ある晴れた日に、私は外へ出た。すると、商店街に、ひょっとこの面を被った男と出くわした。
男は、ドジョウすくいをするような恰好をして、両手を頭の上にひらひらさせながら踊っていた。
「すみません、私は、これからどうやって生きて行ったらいいんでしょうか」私は訊いた。
「知らないよ、知らないよ」男は答えた。
「私も、知らなくて、困っているのです。どうか、思い当たることを、教えてください」私が言った。
「じゃ、教えてあげよう」と男は言った。だが、何を言おうとしていたか忘れてしまった。

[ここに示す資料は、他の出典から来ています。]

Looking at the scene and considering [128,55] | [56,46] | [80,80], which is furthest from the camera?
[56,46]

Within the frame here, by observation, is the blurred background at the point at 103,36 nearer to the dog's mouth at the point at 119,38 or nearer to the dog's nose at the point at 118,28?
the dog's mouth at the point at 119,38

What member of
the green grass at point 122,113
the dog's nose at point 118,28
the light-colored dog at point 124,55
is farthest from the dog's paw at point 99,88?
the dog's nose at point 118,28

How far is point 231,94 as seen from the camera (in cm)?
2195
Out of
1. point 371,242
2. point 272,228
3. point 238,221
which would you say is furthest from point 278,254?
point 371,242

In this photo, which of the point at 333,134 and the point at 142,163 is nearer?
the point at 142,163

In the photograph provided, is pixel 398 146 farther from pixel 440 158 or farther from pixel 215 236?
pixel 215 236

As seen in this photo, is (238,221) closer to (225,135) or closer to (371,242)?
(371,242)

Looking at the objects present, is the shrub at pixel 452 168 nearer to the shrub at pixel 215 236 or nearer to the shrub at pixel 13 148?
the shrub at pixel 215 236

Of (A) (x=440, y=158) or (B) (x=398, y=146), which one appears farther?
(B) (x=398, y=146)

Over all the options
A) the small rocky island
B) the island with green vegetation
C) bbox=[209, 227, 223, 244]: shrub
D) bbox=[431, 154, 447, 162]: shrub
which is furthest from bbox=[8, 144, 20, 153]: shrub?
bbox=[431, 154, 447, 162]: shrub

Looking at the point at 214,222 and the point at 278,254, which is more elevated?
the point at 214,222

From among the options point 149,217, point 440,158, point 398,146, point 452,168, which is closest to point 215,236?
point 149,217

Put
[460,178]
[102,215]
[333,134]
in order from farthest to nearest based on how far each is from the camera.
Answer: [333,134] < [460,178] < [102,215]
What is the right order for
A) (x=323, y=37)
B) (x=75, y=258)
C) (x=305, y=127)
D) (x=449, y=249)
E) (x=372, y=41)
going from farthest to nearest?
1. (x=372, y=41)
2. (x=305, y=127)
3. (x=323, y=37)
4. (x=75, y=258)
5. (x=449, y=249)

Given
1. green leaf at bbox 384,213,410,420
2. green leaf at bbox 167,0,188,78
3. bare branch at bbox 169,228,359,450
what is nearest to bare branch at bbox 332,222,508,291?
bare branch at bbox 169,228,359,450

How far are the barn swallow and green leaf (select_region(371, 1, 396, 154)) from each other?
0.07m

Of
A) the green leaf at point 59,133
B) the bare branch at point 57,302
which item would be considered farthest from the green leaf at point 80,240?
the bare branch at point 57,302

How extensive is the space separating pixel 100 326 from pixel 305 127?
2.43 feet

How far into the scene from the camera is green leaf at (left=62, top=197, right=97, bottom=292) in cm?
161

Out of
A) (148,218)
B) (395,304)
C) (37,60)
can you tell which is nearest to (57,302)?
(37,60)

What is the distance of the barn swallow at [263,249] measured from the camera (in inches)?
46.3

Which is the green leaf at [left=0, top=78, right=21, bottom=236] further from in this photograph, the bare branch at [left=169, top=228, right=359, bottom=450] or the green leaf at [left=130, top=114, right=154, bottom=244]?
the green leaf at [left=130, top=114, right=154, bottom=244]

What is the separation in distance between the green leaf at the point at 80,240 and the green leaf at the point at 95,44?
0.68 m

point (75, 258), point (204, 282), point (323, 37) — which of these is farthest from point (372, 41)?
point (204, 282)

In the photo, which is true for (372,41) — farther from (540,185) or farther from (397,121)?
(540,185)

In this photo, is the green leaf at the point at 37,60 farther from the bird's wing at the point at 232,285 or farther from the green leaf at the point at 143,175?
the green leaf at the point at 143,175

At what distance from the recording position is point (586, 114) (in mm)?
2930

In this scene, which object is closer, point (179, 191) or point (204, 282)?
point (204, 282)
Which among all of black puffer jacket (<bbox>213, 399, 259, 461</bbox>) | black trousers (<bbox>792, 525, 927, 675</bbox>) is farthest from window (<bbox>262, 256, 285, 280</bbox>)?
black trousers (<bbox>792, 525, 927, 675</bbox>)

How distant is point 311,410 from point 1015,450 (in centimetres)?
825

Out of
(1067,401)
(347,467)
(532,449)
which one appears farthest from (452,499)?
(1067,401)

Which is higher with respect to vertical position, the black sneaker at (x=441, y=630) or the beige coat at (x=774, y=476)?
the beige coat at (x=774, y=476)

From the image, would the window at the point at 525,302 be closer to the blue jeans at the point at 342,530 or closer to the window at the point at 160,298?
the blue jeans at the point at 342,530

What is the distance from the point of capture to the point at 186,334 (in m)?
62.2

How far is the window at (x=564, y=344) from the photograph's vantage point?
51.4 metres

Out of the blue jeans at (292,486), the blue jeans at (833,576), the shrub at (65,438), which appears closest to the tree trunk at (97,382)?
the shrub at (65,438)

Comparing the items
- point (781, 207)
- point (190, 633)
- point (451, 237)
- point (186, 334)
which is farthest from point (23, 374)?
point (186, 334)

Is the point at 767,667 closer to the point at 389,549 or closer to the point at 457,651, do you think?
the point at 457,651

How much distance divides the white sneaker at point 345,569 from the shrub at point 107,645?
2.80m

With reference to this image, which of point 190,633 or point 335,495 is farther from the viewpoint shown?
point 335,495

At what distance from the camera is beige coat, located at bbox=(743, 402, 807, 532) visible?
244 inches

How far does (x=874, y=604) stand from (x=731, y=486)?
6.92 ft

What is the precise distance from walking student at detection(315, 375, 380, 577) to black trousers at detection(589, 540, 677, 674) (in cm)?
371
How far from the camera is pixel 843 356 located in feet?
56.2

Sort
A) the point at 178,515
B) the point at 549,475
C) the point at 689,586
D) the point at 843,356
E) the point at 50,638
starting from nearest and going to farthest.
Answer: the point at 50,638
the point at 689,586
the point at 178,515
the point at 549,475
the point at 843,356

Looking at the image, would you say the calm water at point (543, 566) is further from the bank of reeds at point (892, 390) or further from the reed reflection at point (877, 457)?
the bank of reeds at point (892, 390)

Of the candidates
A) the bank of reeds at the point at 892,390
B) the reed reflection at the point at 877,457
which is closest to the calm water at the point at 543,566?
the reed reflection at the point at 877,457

「そういうことなんですね。そういうことなんですね」私は納得し、礼を言い、歩いて行った。
一週間後、私は、またひょっとこの男と道で出会った。
「覚えていますか」
「知らないよ、知らないよ」男は言った。
「私も、覚えていません」私が言った。
「あなたとお会いするまで、私が私であることも、忘れていました。
忘れている間、私は生まれたての赤ん坊のようになりました。
とてもいい気持ちです。何も知らず、知らないままでも、生きることができることを、忘れていました。
いや、忘れることさえ、忘れていました。
何も覚えず、何も知らず、ただ私は石のように転がっているようです。
私は、自分が生きていることも忘れようと思います。
思うようにする、思わないようにする、そんなはからいも、忘れるように、忘れます。
実は、さっきまで、何もかも忘れていたんですよ」
礼を言って、私は男と別れた。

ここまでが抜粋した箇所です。